Dlaczego został Pan konserwatorem zabytków?
MD: Z potrzeby obcowania z pięknem, z namacalnym, materialnym świadectwem historii. Już jako dziecko z pasją po tych zabytkach — od piwnic po strychy — lubiłem chodzić, wszędzie i wszystko dotknąć, wszystkiego doświadczyć. Tym bardziej cieszy mnie to, że moja praca nie polega tylko na siedzeniu za biurkiem i papierkowej robocie, ale na wyjściu w teren, zmierzeniu się z zabytkiem, wejściu z nim w bezpośredni kontakt — jak zwykłem mówić; na pomacaniu, dotknięciu i sprawdzeniu. To sprawia wiele satysfakcji, pozwala mi poczuć się odkrywcą.
I to w dosłownym tego słowa znaczeniu. Jest Pan przecież autorem ważnego dla naszego województwa odkrycia.
MD: Fakt, odkryłem w kościele pod Pyrzycami, w Żabowie, obraz, który wisiał w ołtarzu od 70 lat, a nikt nie zdawał sobie sprawy, jak wielkiej wartości jest to dzieło. Udało mi się ustalić autorstwo na podstawie badań naukowych, które tam prowadziłem. Jest to arcydzieło Petra Brandla, malarza czeskiego, uważanego za jednego najważniejszych twórców baroku w Europie Środkowej. Jestem dumny z tego odkrycia.
Czym w wolnym czasie zajmuje się konserwator zabytków?

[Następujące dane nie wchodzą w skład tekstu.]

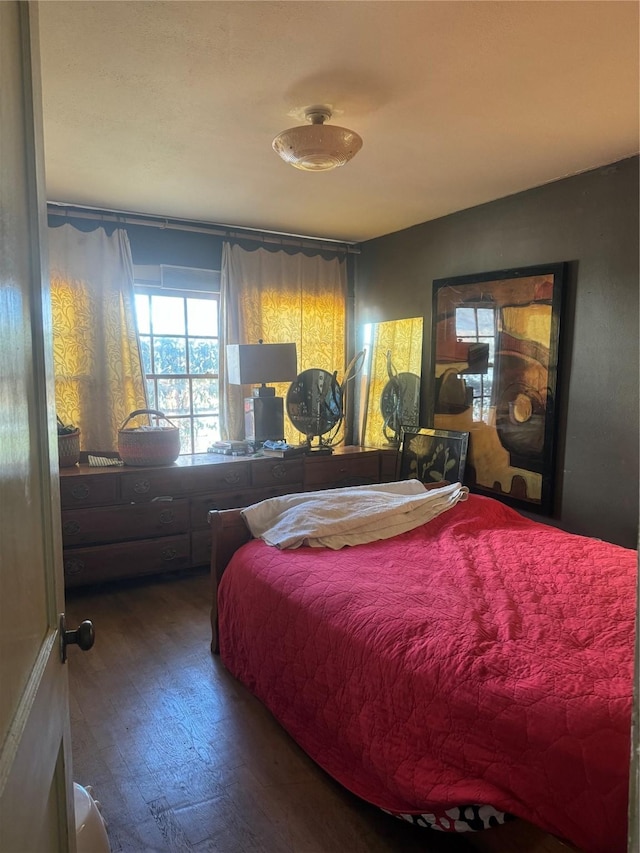 bedroom featuring wood-type flooring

MD: Nie mam ostatnio zbyt dużo wolnego czasu, obecnie przynajmniej — kończę studia podyplomowe w Krakowie na Akademii Dziedzictwa. Ale co robię, co lubię, gdy ten czas znajdę? Lubię podróżować po Europie. Uważam, że Europa jest fascynującym mikrokosmosem. Moją pasją jest Rzym; miasto Rzym i jego historia, jego zabytki. Bardzo lubię tam wracać i już tęsknię, bo dawno nie byłem. Chodzić po górach też lubię, bardziej latem, wyjeżdżać sobie na samotne wypady. Jestem też fanem muzyki dawnej, takie mam specyficzne preferencje, uwielbiam muzykę Vivaldiego, Haendla, ostatnio podziwiam talent Jakuba Józefa Orlińskiego, świetnego polskiego kontratenora młodego pokolenia, którego nagrań często słucham.